A divorce is a situation which nobody wants to be in but sadly it is an unfortunate fact of life, not for everyone of course, but it divorce rates have risen rapidly in recent years. If you have found yourself in the middle of a divorce then it is important that you do all that you can to look after yourself, whilst the divorce proceedings are taking place. This is a time of great sadness and great stress, but managing it in the right way can help you to come out of the other side, with some hope and optimism about you future. Speaking from experience then, I wanted to give you some top tips on how to cope with, and get over your divorce.
I cannot stress enough how important it is to get a great legal team to manage your divorce case. I was fortunate enough to have the fantastic Groth & Associates, family lawyers who really helped me out during this difficult time. A good legal team are not just there to help ensure that your divorce proceedings go as smoothly as possible, they are also there to help you through this process. Getting a great legal team can really help you to stay strong during the tough times.

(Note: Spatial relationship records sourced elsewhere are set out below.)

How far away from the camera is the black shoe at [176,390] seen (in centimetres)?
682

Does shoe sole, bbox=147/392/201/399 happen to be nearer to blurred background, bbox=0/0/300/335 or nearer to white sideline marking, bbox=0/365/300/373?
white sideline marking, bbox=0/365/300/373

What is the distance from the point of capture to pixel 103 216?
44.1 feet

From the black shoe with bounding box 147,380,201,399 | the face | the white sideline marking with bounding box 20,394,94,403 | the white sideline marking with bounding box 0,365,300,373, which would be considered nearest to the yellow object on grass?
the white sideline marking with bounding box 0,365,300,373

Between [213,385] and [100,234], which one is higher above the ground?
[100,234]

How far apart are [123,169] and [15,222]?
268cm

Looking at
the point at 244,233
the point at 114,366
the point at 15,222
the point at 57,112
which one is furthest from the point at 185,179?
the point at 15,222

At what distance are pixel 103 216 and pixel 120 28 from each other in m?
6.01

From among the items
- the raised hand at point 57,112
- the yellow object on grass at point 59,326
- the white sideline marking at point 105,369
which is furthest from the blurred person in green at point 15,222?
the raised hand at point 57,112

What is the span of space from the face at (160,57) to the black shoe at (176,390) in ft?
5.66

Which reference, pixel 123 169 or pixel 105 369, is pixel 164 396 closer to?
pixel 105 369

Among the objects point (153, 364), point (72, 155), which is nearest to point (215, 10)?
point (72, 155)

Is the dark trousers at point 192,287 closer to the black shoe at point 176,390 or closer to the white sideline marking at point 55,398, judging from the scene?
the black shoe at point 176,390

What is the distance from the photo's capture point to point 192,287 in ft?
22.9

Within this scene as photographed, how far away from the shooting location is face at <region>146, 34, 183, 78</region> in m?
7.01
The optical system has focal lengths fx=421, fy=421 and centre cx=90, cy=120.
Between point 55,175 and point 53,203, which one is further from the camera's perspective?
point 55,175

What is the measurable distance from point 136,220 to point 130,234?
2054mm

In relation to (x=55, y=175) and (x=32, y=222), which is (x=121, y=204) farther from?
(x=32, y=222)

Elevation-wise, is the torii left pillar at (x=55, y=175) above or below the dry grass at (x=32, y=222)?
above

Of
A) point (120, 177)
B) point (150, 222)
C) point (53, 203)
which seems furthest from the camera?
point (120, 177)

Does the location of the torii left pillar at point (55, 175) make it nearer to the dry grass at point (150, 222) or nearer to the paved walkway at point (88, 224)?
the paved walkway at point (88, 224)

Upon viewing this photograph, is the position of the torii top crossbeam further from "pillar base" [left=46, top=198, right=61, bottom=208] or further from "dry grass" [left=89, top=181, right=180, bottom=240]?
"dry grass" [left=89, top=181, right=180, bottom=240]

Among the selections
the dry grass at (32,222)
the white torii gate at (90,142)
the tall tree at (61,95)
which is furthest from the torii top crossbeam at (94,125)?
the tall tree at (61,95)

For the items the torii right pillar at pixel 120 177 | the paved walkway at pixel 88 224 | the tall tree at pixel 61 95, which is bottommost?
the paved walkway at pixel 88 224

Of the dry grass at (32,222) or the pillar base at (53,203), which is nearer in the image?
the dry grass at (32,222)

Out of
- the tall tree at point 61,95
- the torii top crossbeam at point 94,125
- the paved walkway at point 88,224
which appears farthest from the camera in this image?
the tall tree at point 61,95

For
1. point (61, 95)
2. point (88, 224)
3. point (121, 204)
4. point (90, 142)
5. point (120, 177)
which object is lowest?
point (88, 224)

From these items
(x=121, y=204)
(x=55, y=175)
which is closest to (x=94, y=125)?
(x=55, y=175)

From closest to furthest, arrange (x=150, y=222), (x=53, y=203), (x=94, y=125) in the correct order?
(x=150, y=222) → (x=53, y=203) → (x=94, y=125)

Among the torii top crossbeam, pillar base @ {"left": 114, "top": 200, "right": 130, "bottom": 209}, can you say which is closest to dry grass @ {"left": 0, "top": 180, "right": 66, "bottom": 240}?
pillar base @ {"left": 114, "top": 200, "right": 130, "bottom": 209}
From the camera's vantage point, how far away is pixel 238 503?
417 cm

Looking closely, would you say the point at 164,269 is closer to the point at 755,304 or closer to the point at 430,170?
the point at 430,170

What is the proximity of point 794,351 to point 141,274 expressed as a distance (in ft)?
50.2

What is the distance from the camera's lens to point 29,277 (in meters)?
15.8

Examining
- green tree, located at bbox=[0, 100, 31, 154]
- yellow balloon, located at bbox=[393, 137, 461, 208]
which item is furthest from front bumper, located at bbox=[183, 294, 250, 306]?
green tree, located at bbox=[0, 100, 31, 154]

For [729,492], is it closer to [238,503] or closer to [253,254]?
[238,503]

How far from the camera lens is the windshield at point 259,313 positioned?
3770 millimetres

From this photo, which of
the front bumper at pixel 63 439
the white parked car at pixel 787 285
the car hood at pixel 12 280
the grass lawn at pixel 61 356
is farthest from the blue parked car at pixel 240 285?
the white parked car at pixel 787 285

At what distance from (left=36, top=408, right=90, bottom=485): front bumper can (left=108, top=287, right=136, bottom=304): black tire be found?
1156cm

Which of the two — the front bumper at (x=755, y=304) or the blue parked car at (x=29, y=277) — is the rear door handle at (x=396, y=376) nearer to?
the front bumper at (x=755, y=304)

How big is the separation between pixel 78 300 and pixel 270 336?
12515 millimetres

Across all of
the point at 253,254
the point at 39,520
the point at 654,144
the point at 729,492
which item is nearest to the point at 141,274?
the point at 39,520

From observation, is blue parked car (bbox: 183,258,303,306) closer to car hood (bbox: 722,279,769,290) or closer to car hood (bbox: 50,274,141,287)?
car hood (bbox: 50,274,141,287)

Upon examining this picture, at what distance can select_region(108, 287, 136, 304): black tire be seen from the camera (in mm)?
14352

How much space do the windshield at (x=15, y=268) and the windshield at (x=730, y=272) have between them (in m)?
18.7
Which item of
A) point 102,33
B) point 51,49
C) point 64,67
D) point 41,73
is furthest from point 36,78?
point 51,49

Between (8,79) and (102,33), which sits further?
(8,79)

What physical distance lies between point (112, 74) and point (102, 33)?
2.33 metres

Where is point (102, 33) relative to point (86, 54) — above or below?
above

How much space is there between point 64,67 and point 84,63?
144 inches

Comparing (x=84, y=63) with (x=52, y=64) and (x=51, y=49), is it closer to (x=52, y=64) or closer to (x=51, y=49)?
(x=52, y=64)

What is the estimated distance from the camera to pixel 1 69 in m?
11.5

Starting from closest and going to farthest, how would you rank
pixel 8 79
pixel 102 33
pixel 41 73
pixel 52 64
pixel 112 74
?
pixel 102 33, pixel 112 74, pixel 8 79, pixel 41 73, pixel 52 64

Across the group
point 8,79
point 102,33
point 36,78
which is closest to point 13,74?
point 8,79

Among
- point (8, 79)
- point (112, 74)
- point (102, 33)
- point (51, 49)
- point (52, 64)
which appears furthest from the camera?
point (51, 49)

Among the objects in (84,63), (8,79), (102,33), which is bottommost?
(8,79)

Closing the curtains and shutting the world out completely is not recommended, but I would recommend that you make sure that you make some time to spend with yourself. After years of marriage, and now a stressful time with the divorce, it is really important that you spend that time, compartmentalising what has happened, and learning to love yourself again. Make sure that you pencil in some time each week, to do something on your own.
Getting out and about can be tough after a divorce, you may have lost friends, you will have lost your partner and starting afresh can feel strange and uncomfortable. It is exactly for this reason that I would recommend that you get out and socialise sooner rather than later as this will actually help you get through this time. Try to pick up a new hobby where you can be active and do something different, and meet people at the same time. This is not about meeting the next love of your life, it is about learning how to go out on your own, and start again.
After the divorce is all said and done, it is time to cut ties with your ex-partner. Holding on to the past in anyway will actually hold you back from moving on with your life and whilst this can be a painful process, it is absolutely necessary. If there are children involved then of course you will be required to stay in touch, I would view this as nothing more than a business transaction between two people, speak when it is necessary and be amicable when discussing your child, other than that, the person should be erased from your life.